Needless to say, the moments I wait are dramatic and emotionally charged and right up there with highlights from Old Yeller and Lassie.
I am called back to see the vet and stop in my tracks when Camden trots over to greet me. Stunned by her seemingly miraculous recovery, the vet informs me she isn’t sure what, if anything is wrong with Camden, that she seems perfectly fine, that maybe it is a sprain? There could be some tenderness in her elbow? Has she been running or playing in a way that would sprain it?

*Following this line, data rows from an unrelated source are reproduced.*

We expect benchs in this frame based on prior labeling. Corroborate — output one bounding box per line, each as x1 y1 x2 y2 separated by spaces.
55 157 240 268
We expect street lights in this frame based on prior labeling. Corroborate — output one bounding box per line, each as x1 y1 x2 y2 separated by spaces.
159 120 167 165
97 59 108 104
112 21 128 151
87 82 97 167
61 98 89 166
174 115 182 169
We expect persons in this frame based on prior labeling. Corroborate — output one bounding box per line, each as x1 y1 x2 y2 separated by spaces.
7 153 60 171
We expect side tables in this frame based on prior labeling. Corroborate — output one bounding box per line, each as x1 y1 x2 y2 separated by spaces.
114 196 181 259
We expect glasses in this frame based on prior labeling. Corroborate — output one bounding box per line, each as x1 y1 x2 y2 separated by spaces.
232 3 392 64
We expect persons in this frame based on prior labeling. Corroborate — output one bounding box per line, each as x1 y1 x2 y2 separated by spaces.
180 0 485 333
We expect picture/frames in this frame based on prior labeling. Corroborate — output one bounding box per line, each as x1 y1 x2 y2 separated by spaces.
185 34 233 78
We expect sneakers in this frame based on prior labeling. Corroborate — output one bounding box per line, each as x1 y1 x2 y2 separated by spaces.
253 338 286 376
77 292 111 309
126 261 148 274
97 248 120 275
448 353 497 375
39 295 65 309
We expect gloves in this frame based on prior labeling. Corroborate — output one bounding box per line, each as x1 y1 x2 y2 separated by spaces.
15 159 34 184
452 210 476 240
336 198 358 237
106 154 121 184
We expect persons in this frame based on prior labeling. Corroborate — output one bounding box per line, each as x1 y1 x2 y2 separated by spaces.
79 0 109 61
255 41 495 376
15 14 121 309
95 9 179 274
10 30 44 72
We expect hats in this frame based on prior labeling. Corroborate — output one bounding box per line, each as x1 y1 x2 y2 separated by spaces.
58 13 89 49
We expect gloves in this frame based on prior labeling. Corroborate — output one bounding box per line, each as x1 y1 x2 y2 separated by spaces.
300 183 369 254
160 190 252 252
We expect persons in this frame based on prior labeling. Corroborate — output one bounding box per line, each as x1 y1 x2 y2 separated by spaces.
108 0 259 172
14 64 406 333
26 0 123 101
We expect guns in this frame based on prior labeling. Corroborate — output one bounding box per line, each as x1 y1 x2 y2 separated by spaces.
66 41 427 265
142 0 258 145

At this point my first child is drumming her tail against my pants and I am disoriented by the change in prognosis. I only faintly hear the vet’s instructions for some doggie anti-inflammatory as I am ushered out by my picture-of-health dog to pay for services rendered — services that seven minutes earlier I was convinced would be along the lines of euthanasia.
The drive home is a mixture of bewilderment and relief, as my first child predictably hangs her head out the window. The brief thought of could my dog have been faking? is quickly dismissed when she pulls her dopey head back in for some brief butt licking.
Finally able to replay the vet’s comments, I think about her question concerning whether or not Camden could have hurt her leg playing? My mind goes to the afternoon before, as the — all five of them, four legged and two legged — galloped through the yard stumbling over one another like a whole pack of, well, puppies. I remember how the boys had thrown the tennis ball for Camden. How they had all chased her around the yard insisting she release the ball.
I then began to remember all the mornings my children have fought over who gets to feed her and how my youngest toddler will sit and feed each individual morsel of food to her as Camden patiently and gently takes it from her fingers. I think about how completely unintimidated my two legged children are of Camden’s enthusiastic greetings, even though she outweighs them by 50 pounds and how they throw their arms around her and whisper things into her fur that only she understands. I think about how she is their jungle gym and how she seems to actually enjoy it when they stick their little fingers into her eyeballs, or try to catch her tongue.
I wince a little as Camden bounds out of the car and I realize how much this little first-child appreciation outing has cost me in vet and baby-sitting bills. But when her two-legged siblings run squealing her name to make sure she is all right, I feel the guilt leave my heart as I realize that our first baby — really is favored.